Reproducibility of Breeze.jl models

Breeze.jl cannot guarantee bitwise reproducibility of atmospheric simulations across Julia versions and machine architectures. For chaotic simulations, bitwise differences between two initially identical solutions can amplify, leading to qualitatively different trajectories after long simulation times. In this page we analyze some sources of non-reproducibility, and how to control them.

Sources of non-reproducibility

When comparing the result of two different runs of the same code, possible sources of non-reproducibility of Breeze.jl models include

some special functions in Julia Base may have different rounding errors on different CPU architectures (e.g. aarch64 vs x86-64), even though they are usually consistent within very few ULPs
in general, the compiler can generate different code on different CPUs, even within the same architecture, and sometimes even on the same CPU but across different versions of Julia (if, for example, a newer version of LLVM introduced different optimizations). This is particularly evident when using aggressive optimization levels (like -O2, which is the default in Julia), which lead to different vectorization optimizations.
multi-threaded for loops can further cause differences, when the order of the loops is important to exactly reproduce the same results
using randomly generated numbers within the simulations, if not fixing the seed, will result in different output. Running multi-threaded simulations can lead to different results even when fixing the random-number generator (RNG) seed if the random numbers are used inside threaded loops, because the scheduler may reorder the loops differently, falling in the point above
when a fast Fourier transform (FFT) is involved, certain FFTW flags may not produce consistent results (see discussion in CliMA/Oceananigans.jl#2790)
running simulations on completely different devices (e.g. CPU vs GPU) will also produce very different results because of the all the points above.

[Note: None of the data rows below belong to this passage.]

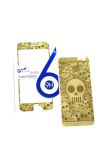 Захисне скло iPhone 6 COLORFUL Gold (2pcs) гравірування skull "Акційна ціна"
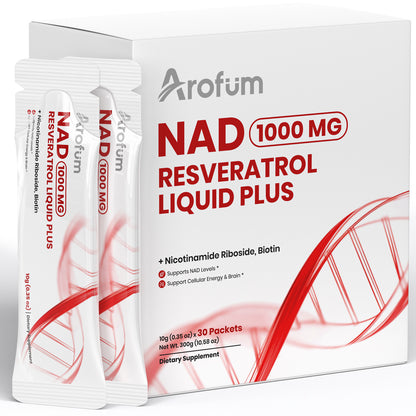 1000mg NAD+ Supplement, NAD Liquid with Resveratrol, Nicotinamide Riboside, Quercetin Phytosome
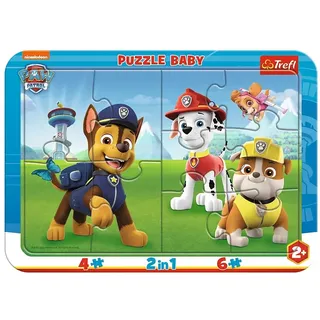 Trefl Trefl, Puzzle, Rahmenpuzzle mit Unterlage, 10 Teile, Das Paw Patrol Baby, 4 Stück(e), Cartoons, 2 Jahren, 80022, Braun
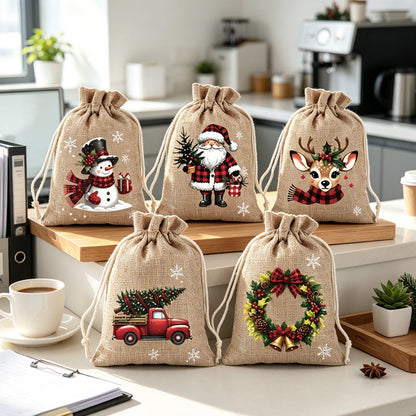 🎁 Christmas Drawstring Gift Bags – Festive Santa & Reindeer Prints, Double Drawstring Closure & Durable Fabric – Holiday Cheer in Every Gift ✨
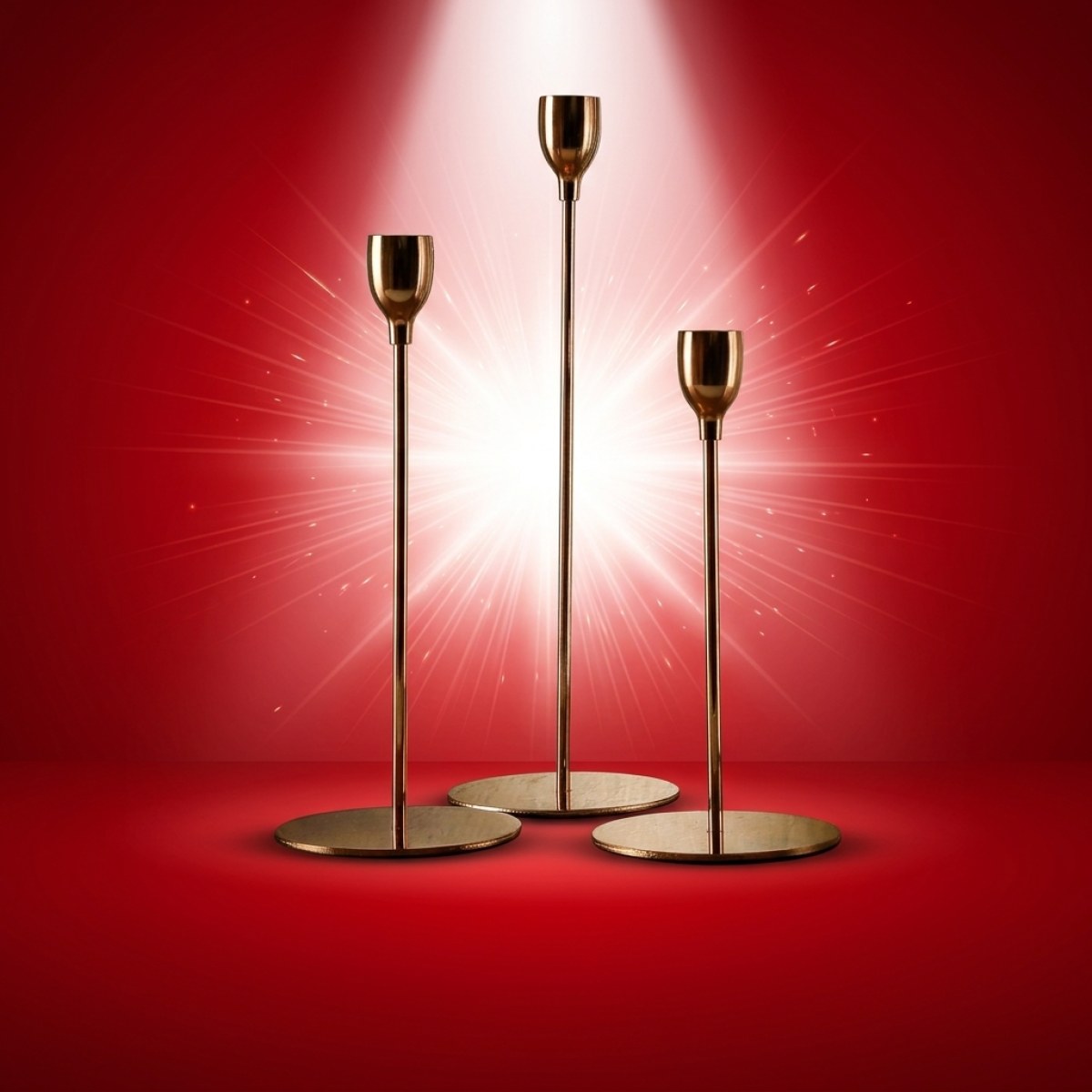 Stabkerzenhalter - Metall - unterschiedliche Größen - roségold - 3er Set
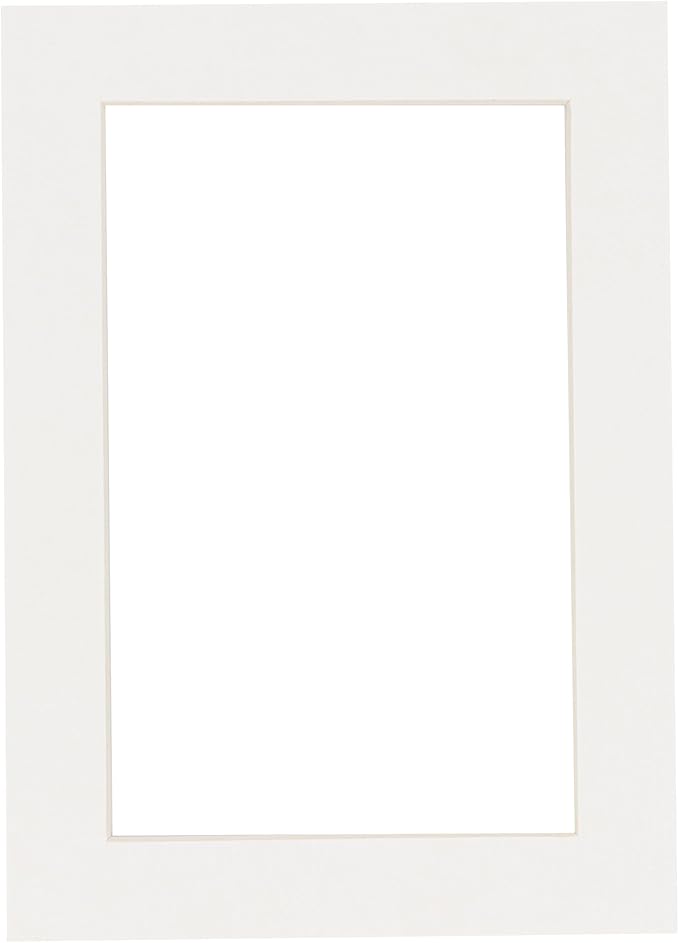 Poster Palooza 8x10 Mat Bevel Cut for 5.5x8.5 Photos - Acid Free Textured White Precut Matboard - For Pictures, Photos, Framing - 4-ply Thickness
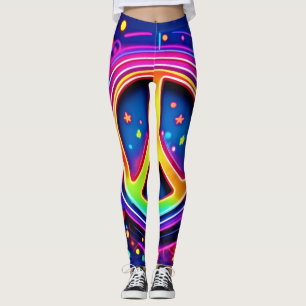 Neon Peace Symbol Art Leggings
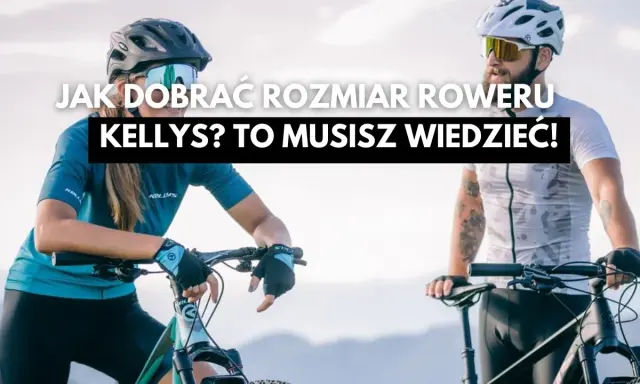 Para dobrać idealny **kelly's rozmiar ramy**, potrzebujesz wiedzy! Dwie osoby w kaskach i okularach rowerowych stoją obok swoich rowerów.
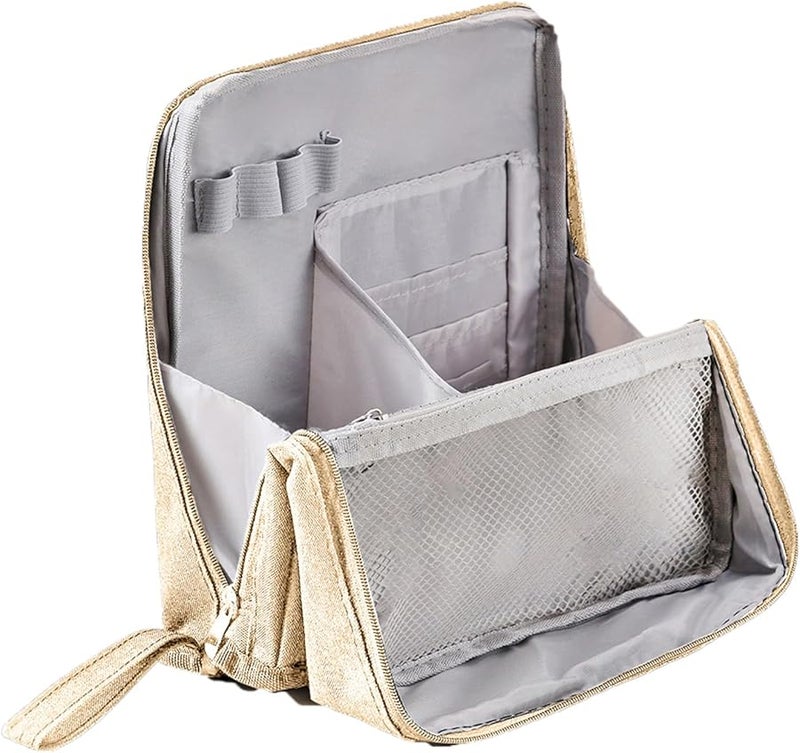 Cream Colored Portable Makeup Organizer Waterproof Multi Compartment Travel Cosmetic Bag - Image 1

Controlling reproducibility

There are multiple strategies that can help reproducibility of Breeze.jl simulations, based on the previous section, the more you can adopt, the better. Here are some of them:

the easiest way to reproduce the results of another simulation, is to use a similar system (same Julia and Breeze.jl version, same CPU, same accelerator, if any, etc.). Of course this may not always be possible, especially when it comes to hardware variations, but in general you can't expect to be able to reproduce on CPU a simulation run on GPU, and viceversa, as the code generation for these targets is extremely different. Similarly, when targeting different CPU architectures (e.g. x86-64 vs aarch64) small numerical differences are unavoidable due to Julia's Base numerical functions
when running simulations on different CPUs of the same architecture, using lower optimization levels (e.g. -O0) can reduce numerical differences and increase reproducibility, but it also generates very slow code, so this may not always be a practical solution
if using randomly generated numbers, setting the seed (e.g. Random.seed! for CPU code, and CUDA.seed! for CUDA code) at the beginning of the simulation should help reproducibility
running CPU code on a single thread reduces variations due to different scheduling. Also in this case, the code will be running slower than if multi-threaded and so this may not necessarily a practical solution, but it could be an option if comparing results between different runs is important
if your model is using FFT-based solvers from Oceananigans, passing the FFTW.ESTIMATE flag should help reproducibility
it may also be worth pointing out that chaotic divergences should emerge after a few timesteps of a simulation, while the first few tens or hundreds should still be consistent within a reasonable tolerance.